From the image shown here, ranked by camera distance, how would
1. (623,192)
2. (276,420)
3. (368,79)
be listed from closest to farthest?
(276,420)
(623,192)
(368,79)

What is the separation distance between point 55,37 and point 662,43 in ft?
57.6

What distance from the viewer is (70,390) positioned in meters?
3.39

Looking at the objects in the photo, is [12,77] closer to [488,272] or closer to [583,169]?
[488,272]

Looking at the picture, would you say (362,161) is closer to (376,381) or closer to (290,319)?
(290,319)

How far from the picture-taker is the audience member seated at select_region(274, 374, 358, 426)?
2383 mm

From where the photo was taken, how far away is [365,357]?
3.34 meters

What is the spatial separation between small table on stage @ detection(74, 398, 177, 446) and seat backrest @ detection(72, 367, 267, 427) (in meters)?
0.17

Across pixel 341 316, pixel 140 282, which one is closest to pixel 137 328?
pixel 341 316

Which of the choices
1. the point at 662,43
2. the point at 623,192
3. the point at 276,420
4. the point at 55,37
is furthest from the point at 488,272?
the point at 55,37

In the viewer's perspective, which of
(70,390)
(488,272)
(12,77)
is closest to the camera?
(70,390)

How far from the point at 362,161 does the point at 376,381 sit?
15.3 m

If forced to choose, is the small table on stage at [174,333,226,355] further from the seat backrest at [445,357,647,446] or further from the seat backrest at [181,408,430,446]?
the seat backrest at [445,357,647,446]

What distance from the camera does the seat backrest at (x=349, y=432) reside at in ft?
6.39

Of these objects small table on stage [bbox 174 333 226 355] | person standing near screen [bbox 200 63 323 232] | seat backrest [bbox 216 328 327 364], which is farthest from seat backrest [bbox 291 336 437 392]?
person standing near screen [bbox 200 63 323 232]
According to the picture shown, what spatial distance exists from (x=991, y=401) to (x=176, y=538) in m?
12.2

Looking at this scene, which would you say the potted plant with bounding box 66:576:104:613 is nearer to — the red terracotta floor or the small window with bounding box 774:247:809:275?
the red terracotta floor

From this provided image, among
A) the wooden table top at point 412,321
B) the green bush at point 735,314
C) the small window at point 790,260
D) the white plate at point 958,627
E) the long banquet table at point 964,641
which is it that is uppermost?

> **Description of the task**:
Transcribe all of the records above verbatim, keeping every line in its original order.

> **Solution below**:
From the image shown here, ranked by camera distance, how would
1. (623,192)
2. (276,420)
3. (368,79)
be listed from closest to farthest?
(276,420)
(623,192)
(368,79)

What is the separation distance between point 55,37 and point 662,43 in ft?
57.6

What distance from the viewer is (70,390) positioned in meters?
3.39

Looking at the objects in the photo, is [12,77] closer to [488,272] or closer to [583,169]?
[488,272]

Looking at the picture, would you say (362,161) is closer to (376,381) or closer to (290,319)?
(290,319)

How far from the picture-taker is the audience member seated at select_region(274, 374, 358, 426)?
2383 mm

From where the photo was taken, how far away is [365,357]?
3.34 meters

What is the spatial separation between small table on stage @ detection(74, 398, 177, 446) and seat backrest @ detection(72, 367, 267, 427) (in meters)?
0.17

Across pixel 341 316, pixel 140 282, which one is closest to pixel 137 328?
pixel 341 316

Which of the choices
1. the point at 662,43
2. the point at 623,192
3. the point at 276,420
4. the point at 55,37
is furthest from the point at 488,272?
the point at 55,37

In the viewer's perspective, which of
(70,390)
(488,272)
(12,77)
is closest to the camera?
(70,390)

How far from the point at 362,161 does the point at 376,381 sit?
15.3 m

If forced to choose, is the small table on stage at [174,333,226,355] further from the seat backrest at [445,357,647,446] or further from the seat backrest at [181,408,430,446]?
the seat backrest at [445,357,647,446]

What distance from the camera does the seat backrest at (x=349, y=432) reside at in ft?
6.39

Of these objects small table on stage [bbox 174 333 226 355] | person standing near screen [bbox 200 63 323 232] | seat backrest [bbox 216 328 327 364], which is farthest from seat backrest [bbox 291 336 437 392]?
person standing near screen [bbox 200 63 323 232]
According to the picture shown, what spatial distance exists from (x=991, y=401) to (x=176, y=538) in m?
12.2

Looking at this scene, which would you say the potted plant with bounding box 66:576:104:613 is nearer to — the red terracotta floor or the small window with bounding box 774:247:809:275?
the red terracotta floor

From this provided image, among
A) the wooden table top at point 412,321
B) the green bush at point 735,314
C) the small window at point 790,260
D) the white plate at point 958,627
E) the long banquet table at point 964,641
which is it that is uppermost?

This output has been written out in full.